▶ _Exercise_:
Without copying the images, write out all the entries below verbatim.

▶ _Supplied entries_:
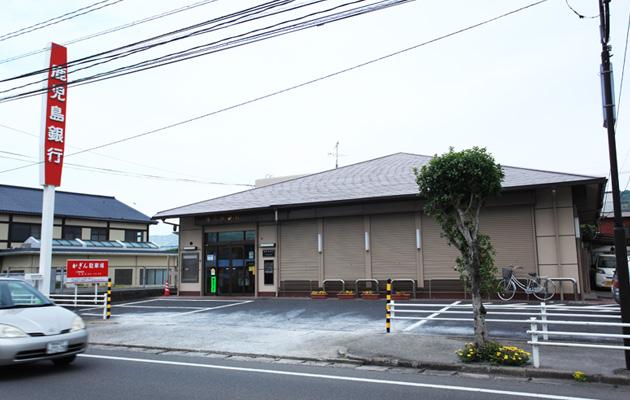 鹿児島銀行 日当山支店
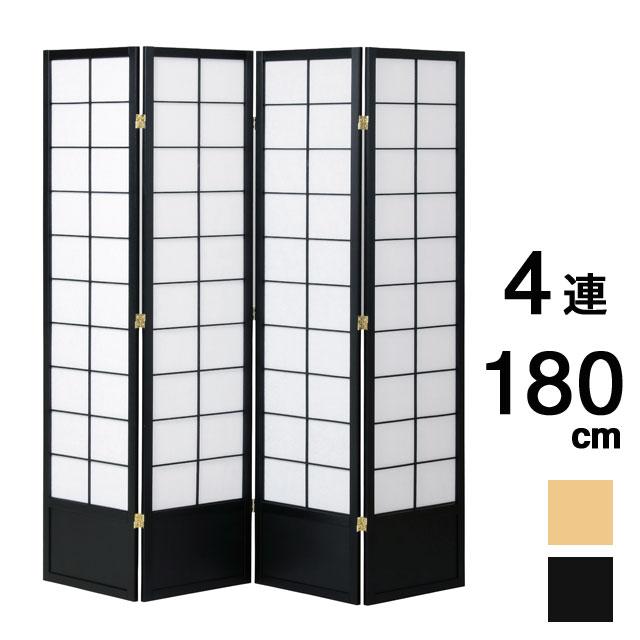 和風衝立4連 高さ180cm JP-S180-4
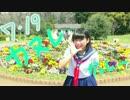 【かっしー】 カヌレ 踊ってみたぁ 【16さい!】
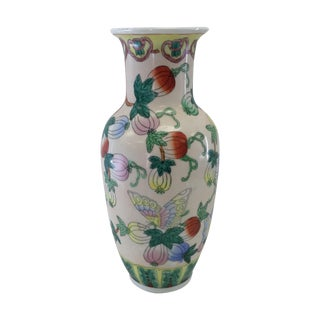 Vintage Chinoiserie Butterfly Vase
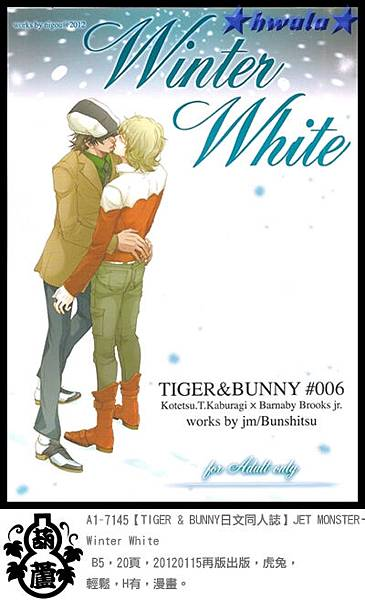 A1-7145【TIGER & BUNNY日文同人誌】JET MONSTER-Winter White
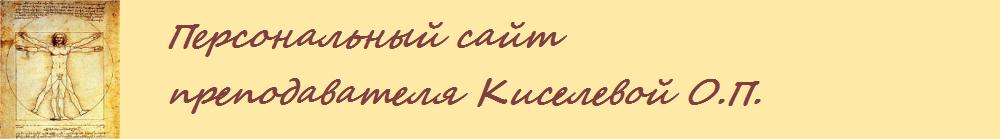 Персональный сайт преподавателя Киселевой О.П.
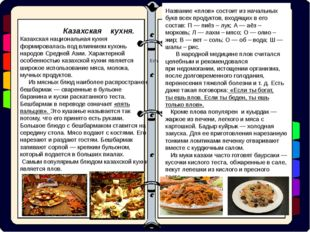 Казахская кухня. Казахская национальная кухня формировалась под влиянием ку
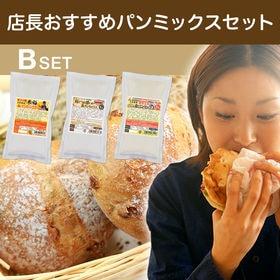 【Bセット】店長おすすめパンミックスセット【1斤用×3種】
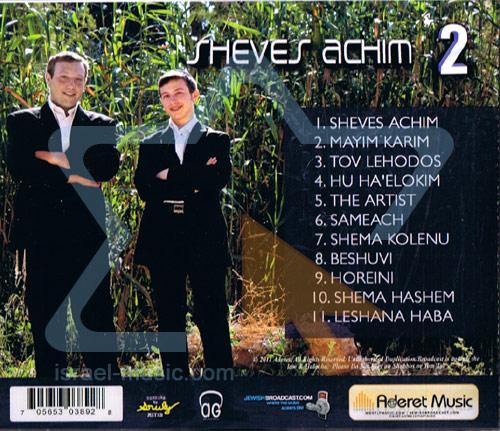 Sheves Achim 2 by Shimon & Moshe Bell
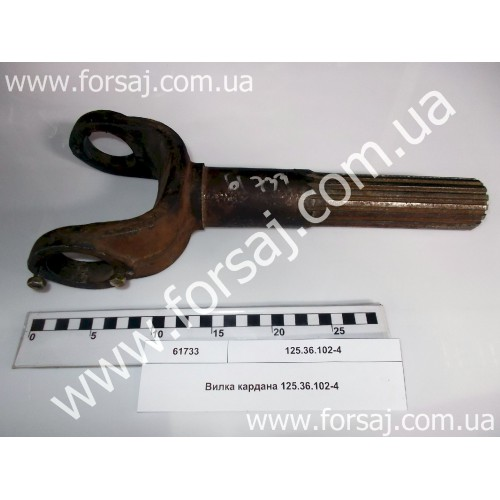 Вилка 125.36.102-4 Украина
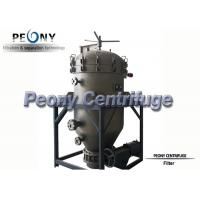 Wholesale PNYB Series Hot Sell Vertical Type Pressure Leaf Filter for Different Purposes from china suppliers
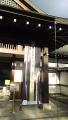 181124彦根城博物館の虎徹展へ
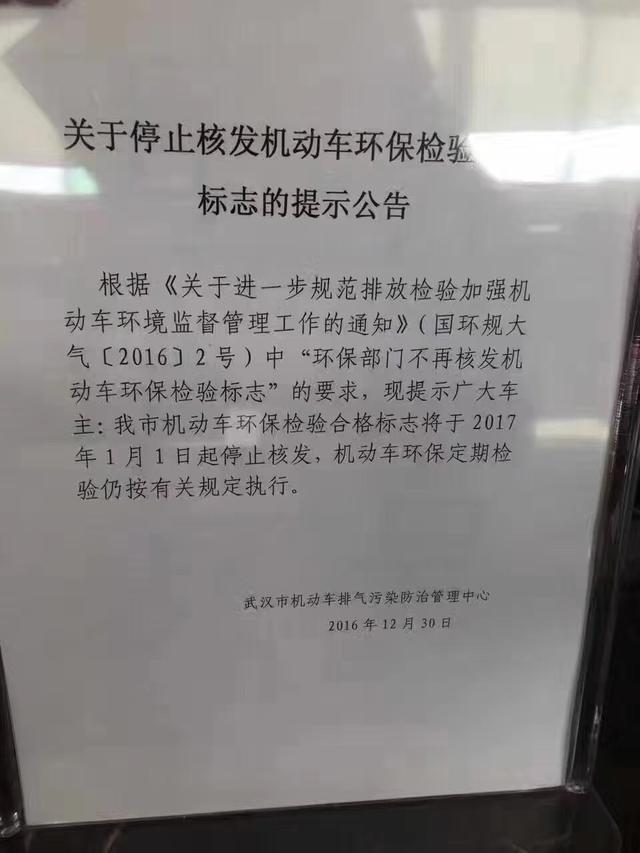 武汉市机动车环保检验合格标志将于2017年1月1日起停止核发,机动
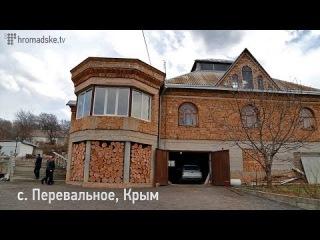 """Языджиевы. """"Громадське"""" в гостях у крымских татар"""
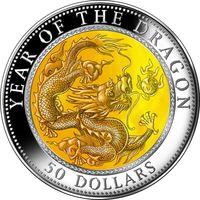 """RARE Фиджи 50 долларов 2012г. """"Год Дракона. Перламутр"""". Монета в капсуле; подарочном футляре - подставке; номерной сертификат; коробка. СЕРЕБРО 155,50гр.(5 oz)."""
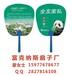 广西南宁扇子生产厂家,梧州定做礼品扇,专版定做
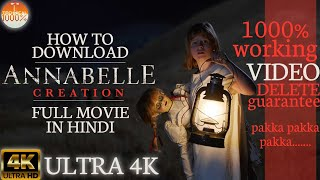 How to Download ANNABELLE: CREATION 2017 full movie in Hindi   Technical 1000% presents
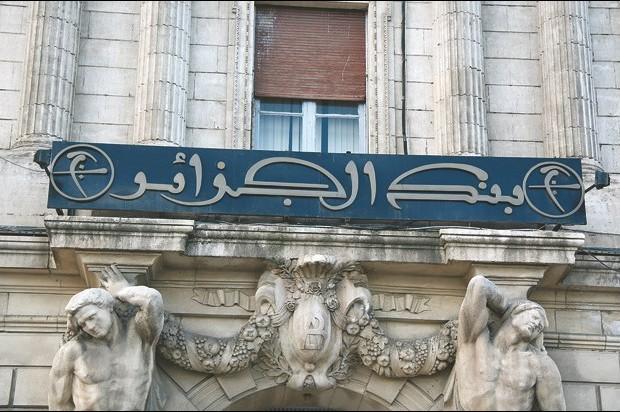 أكواد السويفت الخاصة بالبنوك الجزائرية موسوعة العلوم الإقتصادية وعلوم التسيير و التجارة
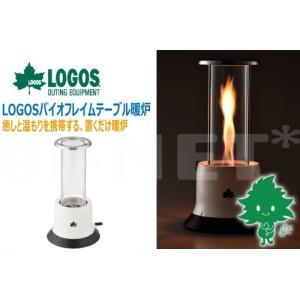 送料無料 LOGOS/ロゴス (LOGOSバイオフレイム)テーブル暖炉(74100000)お部屋で暖炉(インテリア 癒し ヒーリング 小型暖炉)|horidashi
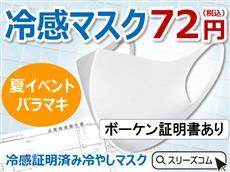 ひんやり接触冷感マスク1枚(ボーケン品質評価機構の接触冷感性評価テスト証明済マスク)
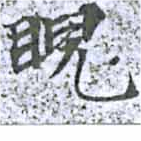 HNG014-0474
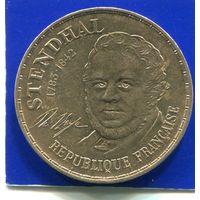 Франция 10 франков 1983 , 200 лет со дня рождения Стендаля
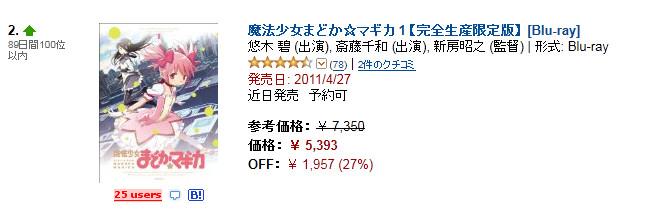 http://0taku.livedoor.biz/pict/bdcam%202011-04-11%2022-14-36-186.jpg
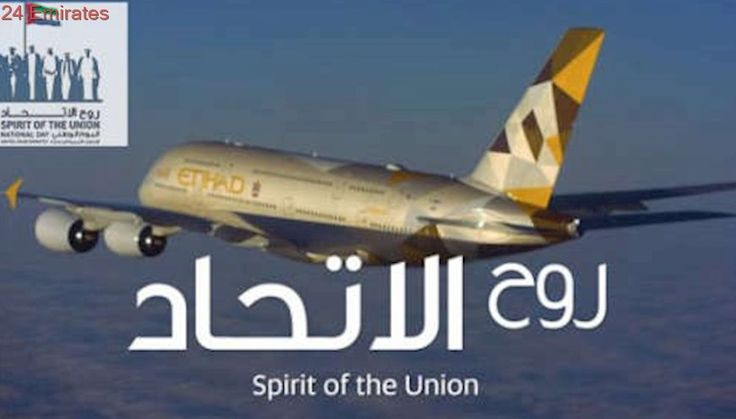 Etihad Aviation Group marks UAE's 46th National Day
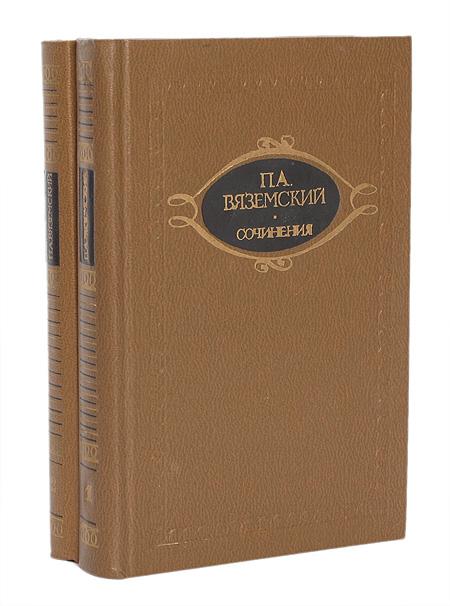 П. А. Вяземский. Сочинения в 2 томах (комплект)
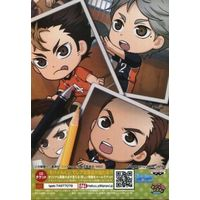 Portrait - Haikyuu!!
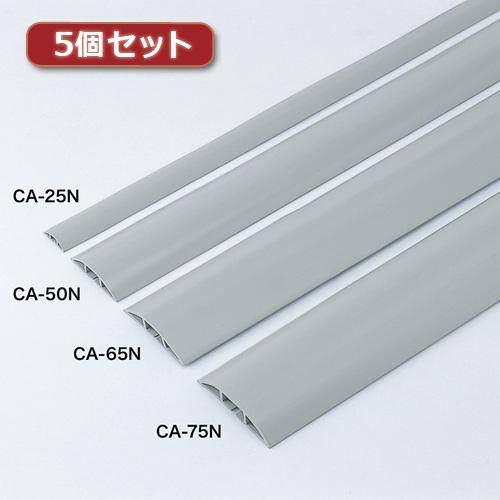 5個セット サンワサプライ ソフトケーブルカバー CA-50NX5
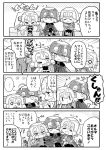 >_< ... 3girls 4koma ahoge armor armored_boots armored_dress bangs beamed_eighth_notes bell black_gloves black_legwear book boots braid cape capelet comic commentary_request cuddling eighth_note elbow_gloves eyebrows_visible_through_hair fate/grand_order fate_(series) fur_trim gauntlets gloves greyscale headpiece herada_mitsuru highres jeanne_d'arc_(alter)_(fate) jeanne_d'arc_(fate) jeanne_d'arc_(fate)_(all) jeanne_d'arc_alter_santa_lily legs_crossed long_hair monochrome multiple_girls multiple_persona musical_note o_o open_mouth reading ribbon runny_nose shocked_eyes single_braid sneezing speech_bubble spoken_ellipsis surprised sweatdrop thigh-highs translation_request
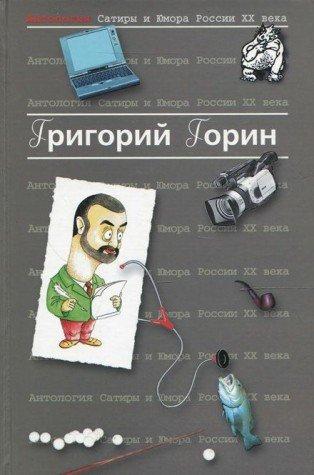 Antologiia Satiry i Iumora Rossii XX Veka: Grigorii Gorin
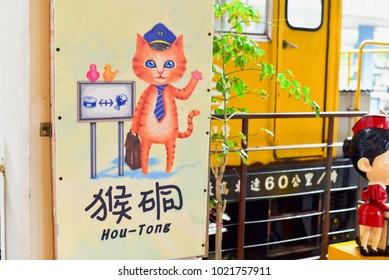 New Taipei, Taiwan - DECEMBER 30, 2017: Cartoon Cat Wall Paintings at Houtong Railway Station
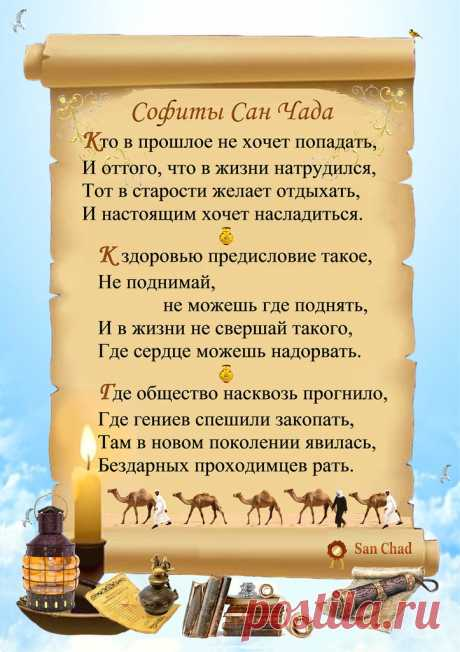 САН ЧАД * СОФИТЫ SAN CHAD * SOFITS стр. 16  D-r sciense Chernykh Alexander D. (alias San Chad). The author of 14 books, 1 opening, 13 inventions and more than 100 publications. Talk of the World and International Congresses. Author THEORY CONSTANTS and the hypothesis of climate change on Earth. Discovered new things of science: mathematical philosophy, and genosofiyu geliosofiyu. In 1996, the author has released volumes of 4 GB disk. Stored at the World Library of Alexandria (Egypt).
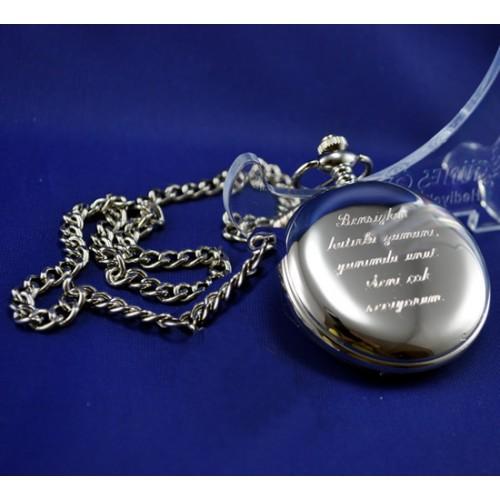 Kişiye Özel Parlak Gümüş Renkli Köstekli Cep Saati Kolye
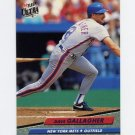 1992 Ultra Baseball #530 Dave Gallagher - New York Mets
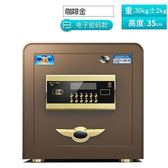 保險櫃 保險箱家用3c認證小型防盜辦公保險箱床頭柜隱形入墻全鋼密碼保險箱迷你入衣柜辦公保管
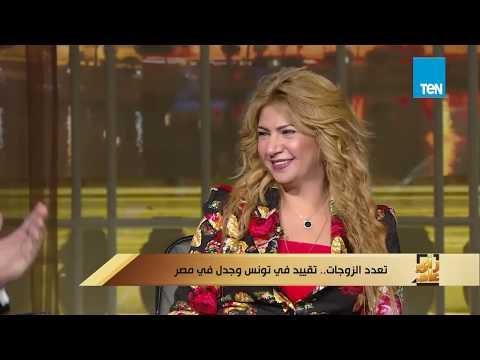 """كاتبة مصرية لتونسية: لو الزوج في تونس عاوز يجمع بين زوجتين؟.. والأخيرة ترد: """"عند مامته"""""""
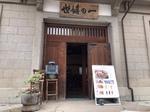 徳蔵入口 (2).JPG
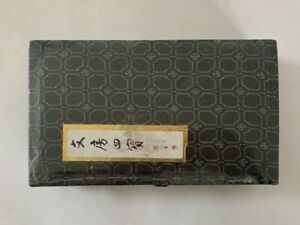 Chinese Calligraphy Set New and unopened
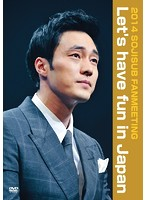 2014 SOJISUB FANMEETING Let's have fun in Japan/ソ・ジソブ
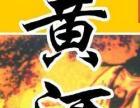 黄酒批发团购零售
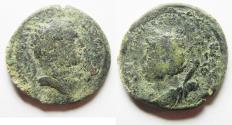 Ancient Coins - ROMAN PROVINCIAL COIN. SYRIA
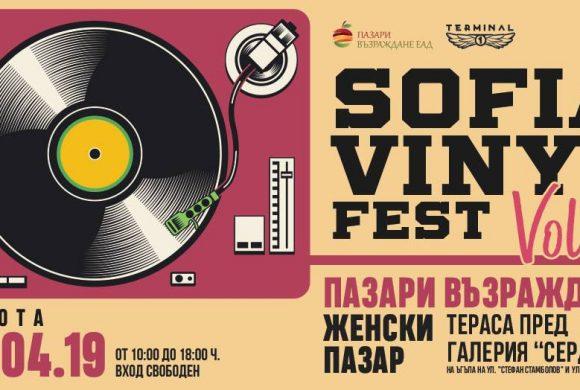 Женският пазар ще е домакин на второто издание на SOFIA VINYL FEST на 20 април тази година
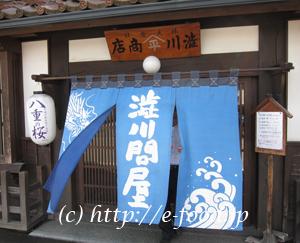 会津を代表する郷土料理の店「渋川問屋」。
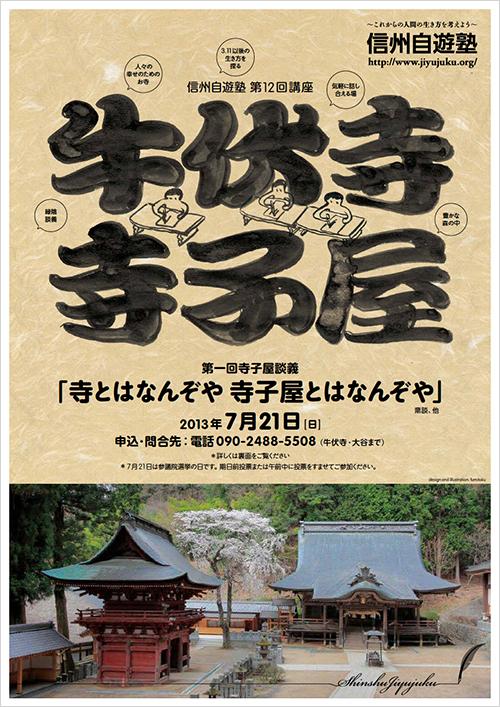 20130619_terakoya_3.jpg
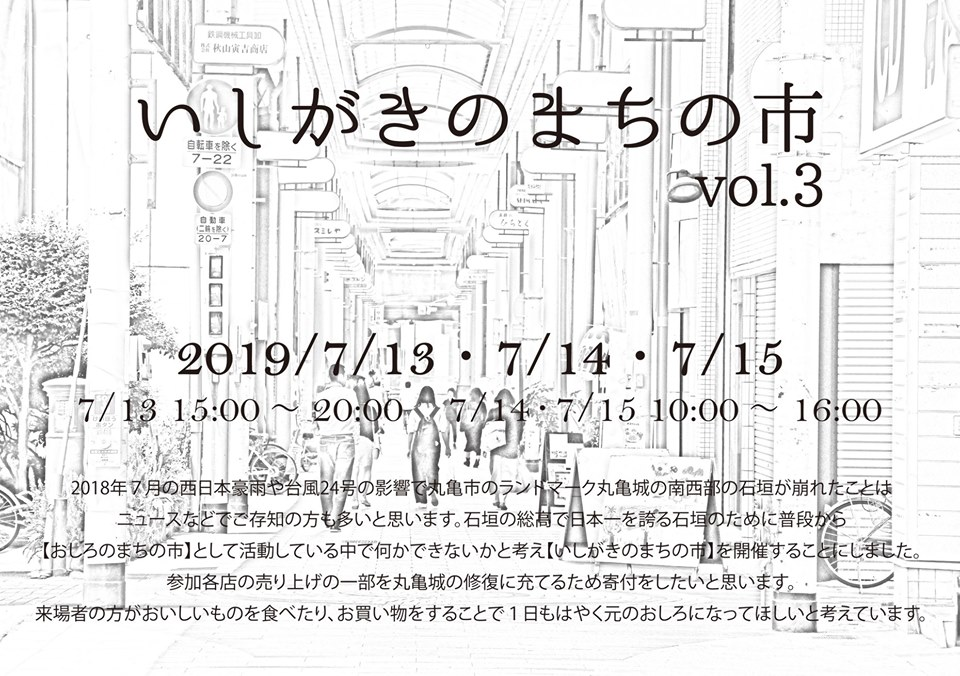 7月14日(日)に開催される「いしがきのまちの市」に出店します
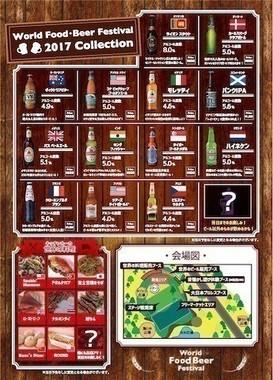 世界のビールやグルメが楽しめる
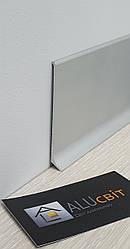 Плинтус накладной алюминиевый  80 мм анодированный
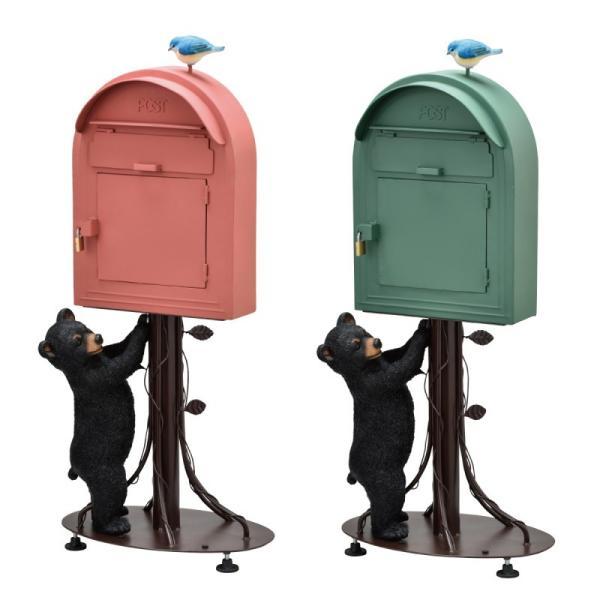 ポスト 置き型 スタンド スタンドポスト 南京錠 鍵 鍵付き 動物 アニマル くま クマ 屋外 レッド グリーン 赤 緑 玄関 おしゃれ かわいい 北欧 郵便 郵便ポスト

▶ _Completed exercise_:
 鹿児島銀行 日当山支店
 和風衝立4連 高さ180cm JP-S180-4
 【かっしー】 カヌレ 踊ってみたぁ 【16さい!】
 Vintage Chinoiserie Butterfly Vase
 A1-7145【TIGER & BUNNY日文同人誌】JET MONSTER-Winter White
 Персональный сайт преподавателя Киселевой О.П.
 Казахская кухня. Казахская национальная кухня формировалась под влиянием ку
 【Bセット】店長おすすめパンミックスセット【1斤用×3種】
 Sheves Achim 2 by Shimon & Moshe Bell
 Вилка 125.36.102-4 Украина
 Wholesale PNYB Series Hot Sell Vertical Type Pressure Leaf Filter for Different Purposes from china suppliers
 181124彦根城博物館の虎徹展へ
 武汉市机动车环保检验合格标志将于2017年1月1日起停止核发,机动
 """Языджиевы. """"Громадське"""" в гостях у крымских татар"""
 """RARE Фиджи 50 долларов 2012г. """"Год Дракона. Перламутр"""". Монета в капсуле; подарочном футляре - подставке; номерной сертификат; коробка. СЕРЕБРО 155,50гр.(5 oz)."""
 广西南宁扇子生产厂家,梧州定做礼品扇,专版定做
 How to Download ANNABELLE: CREATION 2017 full movie in Hindi   Technical 1000% presents
 أكواد السويفت الخاصة بالبنوك الجزائرية موسوعة العلوم الإقتصادية وعلوم التسيير و التجارة
 送料無料 LOGOS/ロゴス (LOGOSバイオフレイム)テーブル暖炉(74100000)お部屋で暖炉(インテリア 癒し ヒーリング 小型暖炉)|horidashi
 ひんやり接触冷感マスク1枚(ボーケン品質評価機構の接触冷感性評価テスト証明済マスク)
 HNG014-0474
 Франция 10 франков 1983 , 200 лет со дня рождения Стендаля
 http://0taku.livedoor.biz/pict/bdcam%202011-04-11%2022-14-36-186.jpg
 Etihad Aviation Group marks UAE's 46th National Day
 П. А. Вяземский. Сочинения в 2 томах (комплект)
 Portrait - Haikyuu!!
 5個セット サンワサプライ ソフトケーブルカバー CA-50NX5
 >_< ... 3girls 4koma ahoge armor armored_boots armored_dress bangs beamed_eighth_notes bell black_gloves black_legwear book boots braid cape capelet comic commentary_request cuddling eighth_note elbow_gloves eyebrows_visible_through_hair fate/grand_order fate_(series) fur_trim gauntlets gloves greyscale headpiece herada_mitsuru highres jeanne_d'arc_(alter)_(fate) jeanne_d'arc_(fate) jeanne_d'arc_(fate)_(all) jeanne_d'arc_alter_santa_lily legs_crossed long_hair monochrome multiple_girls multiple_persona musical_note o_o open_mouth reading ribbon runny_nose shocked_eyes single_braid sneezing speech_bubble spoken_ellipsis surprised sweatdrop thigh-highs translation_request
 Antologiia Satiry i Iumora Rossii XX Veka: Grigorii Gorin
 New Taipei, Taiwan - DECEMBER 30, 2017: Cartoon Cat Wall Paintings at Houtong Railway Station
 САН ЧАД * СОФИТЫ SAN CHAD * SOFITS стр. 16  D-r sciense Chernykh Alexander D. (alias San Chad). The author of 14 books, 1 opening, 13 inventions and more than 100 publications. Talk of the World and International Congresses. Author THEORY CONSTANTS and the hypothesis of climate change on Earth. Discovered new things of science: mathematical philosophy, and genosofiyu geliosofiyu. In 1996, the author has released volumes of 4 GB disk. Stored at the World Library of Alexandria (Egypt).
 Kişiye Özel Parlak Gümüş Renkli Köstekli Cep Saati Kolye
 1992 Ultra Baseball #530 Dave Gallagher - New York Mets
 保險櫃 保險箱家用3c認證小型防盜辦公保險箱床頭柜隱形入墻全鋼密碼保險箱迷你入衣柜辦公保管
 """كاتبة مصرية لتونسية: لو الزوج في تونس عاوز يجمع بين زوجتين؟.. والأخيرة ترد: """"عند مامته"""""""
 徳蔵入口 (2).JPG
 Chinese Calligraphy Set New and unopened
 2014 SOJISUB FANMEETING Let's have fun in Japan/ソ・ジソブ
 黄酒批发团购零售
 Ancient Coins - ROMAN PROVINCIAL COIN. SYRIA
 Женският пазар ще е домакин на второто издание на SOFIA VINYL FEST на 20 април тази година
 会津を代表する郷土料理の店「渋川問屋」。
 20130619_terakoya_3.jpg
 7月14日(日)に開催される「いしがきのまちの市」に出店します
 世界のビールやグルメが楽しめる
 Плинтус накладной алюминиевый  80 мм анодированный
 ポスト 置き型 スタンド スタンドポスト 南京錠 鍵 鍵付き 動物 アニマル くま クマ 屋外 レッド グリーン 赤 緑 玄関 おしゃれ かわいい 北欧 郵便 郵便ポスト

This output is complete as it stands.